# Task goal
Whatever the records say, give every one of them again exactly.
[Supplied records Boundary: Start]
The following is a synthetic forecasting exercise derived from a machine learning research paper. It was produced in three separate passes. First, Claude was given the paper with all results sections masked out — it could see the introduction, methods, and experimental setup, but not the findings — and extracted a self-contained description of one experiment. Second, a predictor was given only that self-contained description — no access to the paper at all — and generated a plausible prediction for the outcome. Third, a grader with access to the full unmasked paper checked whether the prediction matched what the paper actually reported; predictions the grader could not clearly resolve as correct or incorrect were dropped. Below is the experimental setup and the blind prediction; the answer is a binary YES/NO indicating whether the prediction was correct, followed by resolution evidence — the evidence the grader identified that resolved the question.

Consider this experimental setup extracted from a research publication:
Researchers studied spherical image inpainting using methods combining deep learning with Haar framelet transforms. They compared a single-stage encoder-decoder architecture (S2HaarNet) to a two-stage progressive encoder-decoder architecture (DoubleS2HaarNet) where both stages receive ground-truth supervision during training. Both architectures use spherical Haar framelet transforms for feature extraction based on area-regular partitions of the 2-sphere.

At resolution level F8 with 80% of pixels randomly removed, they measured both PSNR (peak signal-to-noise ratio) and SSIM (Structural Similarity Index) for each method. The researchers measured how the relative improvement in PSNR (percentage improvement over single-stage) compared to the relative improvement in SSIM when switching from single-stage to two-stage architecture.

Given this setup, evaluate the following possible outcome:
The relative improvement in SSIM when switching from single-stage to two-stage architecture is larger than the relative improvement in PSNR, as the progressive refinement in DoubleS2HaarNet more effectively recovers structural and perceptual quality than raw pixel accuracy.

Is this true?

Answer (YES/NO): YES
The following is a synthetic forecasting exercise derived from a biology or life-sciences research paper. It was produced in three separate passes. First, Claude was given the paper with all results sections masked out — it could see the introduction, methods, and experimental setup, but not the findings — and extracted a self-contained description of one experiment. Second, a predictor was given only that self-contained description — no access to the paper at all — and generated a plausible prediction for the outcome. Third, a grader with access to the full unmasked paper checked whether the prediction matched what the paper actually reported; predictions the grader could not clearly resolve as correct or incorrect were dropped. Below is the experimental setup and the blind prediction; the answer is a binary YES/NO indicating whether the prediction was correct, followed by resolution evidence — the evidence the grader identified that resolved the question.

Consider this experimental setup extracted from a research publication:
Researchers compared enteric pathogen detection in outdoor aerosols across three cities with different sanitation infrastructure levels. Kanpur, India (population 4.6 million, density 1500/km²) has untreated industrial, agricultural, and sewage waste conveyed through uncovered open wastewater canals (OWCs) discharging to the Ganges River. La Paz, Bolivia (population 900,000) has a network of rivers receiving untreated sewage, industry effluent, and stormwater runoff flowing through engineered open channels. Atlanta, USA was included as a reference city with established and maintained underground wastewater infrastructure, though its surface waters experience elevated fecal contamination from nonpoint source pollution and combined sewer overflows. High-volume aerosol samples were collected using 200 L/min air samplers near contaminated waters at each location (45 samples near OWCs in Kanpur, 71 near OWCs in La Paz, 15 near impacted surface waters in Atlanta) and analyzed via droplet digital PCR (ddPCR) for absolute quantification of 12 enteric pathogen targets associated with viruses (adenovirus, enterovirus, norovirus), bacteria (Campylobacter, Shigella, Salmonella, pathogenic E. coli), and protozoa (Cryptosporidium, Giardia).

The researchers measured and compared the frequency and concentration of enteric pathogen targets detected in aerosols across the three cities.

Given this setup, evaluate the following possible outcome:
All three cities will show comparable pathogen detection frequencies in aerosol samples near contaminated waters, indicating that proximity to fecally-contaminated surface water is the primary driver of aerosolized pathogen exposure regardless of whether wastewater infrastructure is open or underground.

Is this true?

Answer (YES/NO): NO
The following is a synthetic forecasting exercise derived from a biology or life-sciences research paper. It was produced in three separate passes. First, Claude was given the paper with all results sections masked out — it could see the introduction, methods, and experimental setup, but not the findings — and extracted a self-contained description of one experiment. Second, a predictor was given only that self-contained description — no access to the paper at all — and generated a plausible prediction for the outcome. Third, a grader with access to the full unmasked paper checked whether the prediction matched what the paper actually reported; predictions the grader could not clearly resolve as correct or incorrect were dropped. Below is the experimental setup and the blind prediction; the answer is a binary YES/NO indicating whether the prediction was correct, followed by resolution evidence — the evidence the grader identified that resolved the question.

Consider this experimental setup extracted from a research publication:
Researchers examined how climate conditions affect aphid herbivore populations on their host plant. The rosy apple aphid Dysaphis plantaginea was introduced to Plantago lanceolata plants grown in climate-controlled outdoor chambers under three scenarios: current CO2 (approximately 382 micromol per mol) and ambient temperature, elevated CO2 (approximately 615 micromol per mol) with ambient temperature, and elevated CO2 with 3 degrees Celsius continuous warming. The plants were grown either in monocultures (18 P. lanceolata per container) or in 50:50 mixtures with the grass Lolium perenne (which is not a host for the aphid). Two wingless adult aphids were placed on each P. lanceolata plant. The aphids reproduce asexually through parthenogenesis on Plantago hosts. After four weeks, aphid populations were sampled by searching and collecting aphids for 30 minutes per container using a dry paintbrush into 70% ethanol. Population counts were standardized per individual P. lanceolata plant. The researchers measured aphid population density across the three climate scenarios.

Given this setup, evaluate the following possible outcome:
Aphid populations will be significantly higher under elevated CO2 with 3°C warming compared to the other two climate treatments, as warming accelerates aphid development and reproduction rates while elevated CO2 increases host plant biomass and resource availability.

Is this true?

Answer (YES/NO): NO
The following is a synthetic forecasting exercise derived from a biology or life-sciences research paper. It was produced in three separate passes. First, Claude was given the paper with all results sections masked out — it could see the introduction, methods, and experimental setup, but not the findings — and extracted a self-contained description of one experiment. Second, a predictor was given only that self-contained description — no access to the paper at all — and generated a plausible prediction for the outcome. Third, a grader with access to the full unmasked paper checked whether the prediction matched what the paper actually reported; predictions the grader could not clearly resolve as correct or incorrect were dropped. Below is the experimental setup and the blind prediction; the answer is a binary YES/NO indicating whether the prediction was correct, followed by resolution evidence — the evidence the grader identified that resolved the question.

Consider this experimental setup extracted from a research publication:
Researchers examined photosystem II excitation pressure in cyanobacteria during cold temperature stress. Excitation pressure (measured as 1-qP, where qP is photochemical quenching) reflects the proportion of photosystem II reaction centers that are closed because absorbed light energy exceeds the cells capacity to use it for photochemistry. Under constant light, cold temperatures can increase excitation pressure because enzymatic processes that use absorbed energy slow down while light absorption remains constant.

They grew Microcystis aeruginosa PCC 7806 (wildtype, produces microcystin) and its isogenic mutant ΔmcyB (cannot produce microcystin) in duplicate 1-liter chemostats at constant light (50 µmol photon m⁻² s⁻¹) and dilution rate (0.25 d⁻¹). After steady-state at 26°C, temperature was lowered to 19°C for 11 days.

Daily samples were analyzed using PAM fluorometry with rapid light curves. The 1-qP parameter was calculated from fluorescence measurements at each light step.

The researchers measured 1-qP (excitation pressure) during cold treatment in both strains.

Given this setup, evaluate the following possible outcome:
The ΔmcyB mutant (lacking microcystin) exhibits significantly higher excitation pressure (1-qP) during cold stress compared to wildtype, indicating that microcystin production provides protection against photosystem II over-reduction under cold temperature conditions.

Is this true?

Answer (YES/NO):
[Supplied records Boundary: End]
# Task output
The following is a synthetic forecasting exercise derived from a machine learning research paper. It was produced in three separate passes. First, Claude was given the paper with all results sections masked out — it could see the introduction, methods, and experimental setup, but not the findings — and extracted a self-contained description of one experiment. Second, a predictor was given only that self-contained description — no access to the paper at all — and generated a plausible prediction for the outcome. Third, a grader with access to the full unmasked paper checked whether the prediction matched what the paper actually reported; predictions the grader could not clearly resolve as correct or incorrect were dropped. Below is the experimental setup and the blind prediction; the answer is a binary YES/NO indicating whether the prediction was correct, followed by resolution evidence — the evidence the grader identified that resolved the question.

Consider this experimental setup extracted from a research publication:
Researchers studied spherical image inpainting using methods combining deep learning with Haar framelet transforms. They compared a single-stage encoder-decoder architecture (S2HaarNet) to a two-stage progressive encoder-decoder architecture (DoubleS2HaarNet) where both stages receive ground-truth supervision during training. Both architectures use spherical Haar framelet transforms for feature extraction based on area-regular partitions of the 2-sphere.

At resolution level F8 with 80% of pixels randomly removed, they measured both PSNR (peak signal-to-noise ratio) and SSIM (Structural Similarity Index) for each method. The researchers measured how the relative improvement in PSNR (percentage improvement over single-stage) compared to the relative improvement in SSIM when switching from single-stage to two-stage architecture.

Given this setup, evaluate the following possible outcome:
The relative improvement in SSIM when switching from single-stage to two-stage architecture is larger than the relative improvement in PSNR, as the progressive refinement in DoubleS2HaarNet more effectively recovers structural and perceptual quality than raw pixel accuracy.

Is this true?

Answer (YES/NO): YES
The following is a synthetic forecasting exercise derived from a biology or life-sciences research paper. It was produced in three separate passes. First, Claude was given the paper with all results sections masked out — it could see the introduction, methods, and experimental setup, but not the findings — and extracted a self-contained description of one experiment. Second, a predictor was given only that self-contained description — no access to the paper at all — and generated a plausible prediction for the outcome. Third, a grader with access to the full unmasked paper checked whether the prediction matched what the paper actually reported; predictions the grader could not clearly resolve as correct or incorrect were dropped. Below is the experimental setup and the blind prediction; the answer is a binary YES/NO indicating whether the prediction was correct, followed by resolution evidence — the evidence the grader identified that resolved the question.

Consider this experimental setup extracted from a research publication:
Researchers compared enteric pathogen detection in outdoor aerosols across three cities with different sanitation infrastructure levels. Kanpur, India (population 4.6 million, density 1500/km²) has untreated industrial, agricultural, and sewage waste conveyed through uncovered open wastewater canals (OWCs) discharging to the Ganges River. La Paz, Bolivia (population 900,000) has a network of rivers receiving untreated sewage, industry effluent, and stormwater runoff flowing through engineered open channels. Atlanta, USA was included as a reference city with established and maintained underground wastewater infrastructure, though its surface waters experience elevated fecal contamination from nonpoint source pollution and combined sewer overflows. High-volume aerosol samples were collected using 200 L/min air samplers near contaminated waters at each location (45 samples near OWCs in Kanpur, 71 near OWCs in La Paz, 15 near impacted surface waters in Atlanta) and analyzed via droplet digital PCR (ddPCR) for absolute quantification of 12 enteric pathogen targets associated with viruses (adenovirus, enterovirus, norovirus), bacteria (Campylobacter, Shigella, Salmonella, pathogenic E. coli), and protozoa (Cryptosporidium, Giardia).

The researchers measured and compared the frequency and concentration of enteric pathogen targets detected in aerosols across the three cities.

Given this setup, evaluate the following possible outcome:
All three cities will show comparable pathogen detection frequencies in aerosol samples near contaminated waters, indicating that proximity to fecally-contaminated surface water is the primary driver of aerosolized pathogen exposure regardless of whether wastewater infrastructure is open or underground.

Is this true?

Answer (YES/NO): NO
The following is a synthetic forecasting exercise derived from a biology or life-sciences research paper. It was produced in three separate passes. First, Claude was given the paper with all results sections masked out — it could see the introduction, methods, and experimental setup, but not the findings — and extracted a self-contained description of one experiment. Second, a predictor was given only that self-contained description — no access to the paper at all — and generated a plausible prediction for the outcome. Third, a grader with access to the full unmasked paper checked whether the prediction matched what the paper actually reported; predictions the grader could not clearly resolve as correct or incorrect were dropped. Below is the experimental setup and the blind prediction; the answer is a binary YES/NO indicating whether the prediction was correct, followed by resolution evidence — the evidence the grader identified that resolved the question.

Consider this experimental setup extracted from a research publication:
Researchers examined how climate conditions affect aphid herbivore populations on their host plant. The rosy apple aphid Dysaphis plantaginea was introduced to Plantago lanceolata plants grown in climate-controlled outdoor chambers under three scenarios: current CO2 (approximately 382 micromol per mol) and ambient temperature, elevated CO2 (approximately 615 micromol per mol) with ambient temperature, and elevated CO2 with 3 degrees Celsius continuous warming. The plants were grown either in monocultures (18 P. lanceolata per container) or in 50:50 mixtures with the grass Lolium perenne (which is not a host for the aphid). Two wingless adult aphids were placed on each P. lanceolata plant. The aphids reproduce asexually through parthenogenesis on Plantago hosts. After four weeks, aphid populations were sampled by searching and collecting aphids for 30 minutes per container using a dry paintbrush into 70% ethanol. Population counts were standardized per individual P. lanceolata plant. The researchers measured aphid population density across the three climate scenarios.

Given this setup, evaluate the following possible outcome:
Aphid populations will be significantly higher under elevated CO2 with 3°C warming compared to the other two climate treatments, as warming accelerates aphid development and reproduction rates while elevated CO2 increases host plant biomass and resource availability.

Is this true?

Answer (YES/NO): NO
The following is a synthetic forecasting exercise derived from a biology or life-sciences research paper. It was produced in three separate passes. First, Claude was given the paper with all results sections masked out — it could see the introduction, methods, and experimental setup, but not the findings — and extracted a self-contained description of one experiment. Second, a predictor was given only that self-contained description — no access to the paper at all — and generated a plausible prediction for the outcome. Third, a grader with access to the full unmasked paper checked whether the prediction matched what the paper actually reported; predictions the grader could not clearly resolve as correct or incorrect were dropped. Below is the experimental setup and the blind prediction; the answer is a binary YES/NO indicating whether the prediction was correct, followed by resolution evidence — the evidence the grader identified that resolved the question.

Consider this experimental setup extracted from a research publication:
Researchers examined photosystem II excitation pressure in cyanobacteria during cold temperature stress. Excitation pressure (measured as 1-qP, where qP is photochemical quenching) reflects the proportion of photosystem II reaction centers that are closed because absorbed light energy exceeds the cells capacity to use it for photochemistry. Under constant light, cold temperatures can increase excitation pressure because enzymatic processes that use absorbed energy slow down while light absorption remains constant.

They grew Microcystis aeruginosa PCC 7806 (wildtype, produces microcystin) and its isogenic mutant ΔmcyB (cannot produce microcystin) in duplicate 1-liter chemostats at constant light (50 µmol photon m⁻² s⁻¹) and dilution rate (0.25 d⁻¹). After steady-state at 26°C, temperature was lowered to 19°C for 11 days.

Daily samples were analyzed using PAM fluorometry with rapid light curves. The 1-qP parameter was calculated from fluorescence measurements at each light step.

The researchers measured 1-qP (excitation pressure) during cold treatment in both strains.

Given this setup, evaluate the following possible outcome:
The ΔmcyB mutant (lacking microcystin) exhibits significantly higher excitation pressure (1-qP) during cold stress compared to wildtype, indicating that microcystin production provides protection against photosystem II over-reduction under cold temperature conditions.

Is this true?

Answer (YES/NO):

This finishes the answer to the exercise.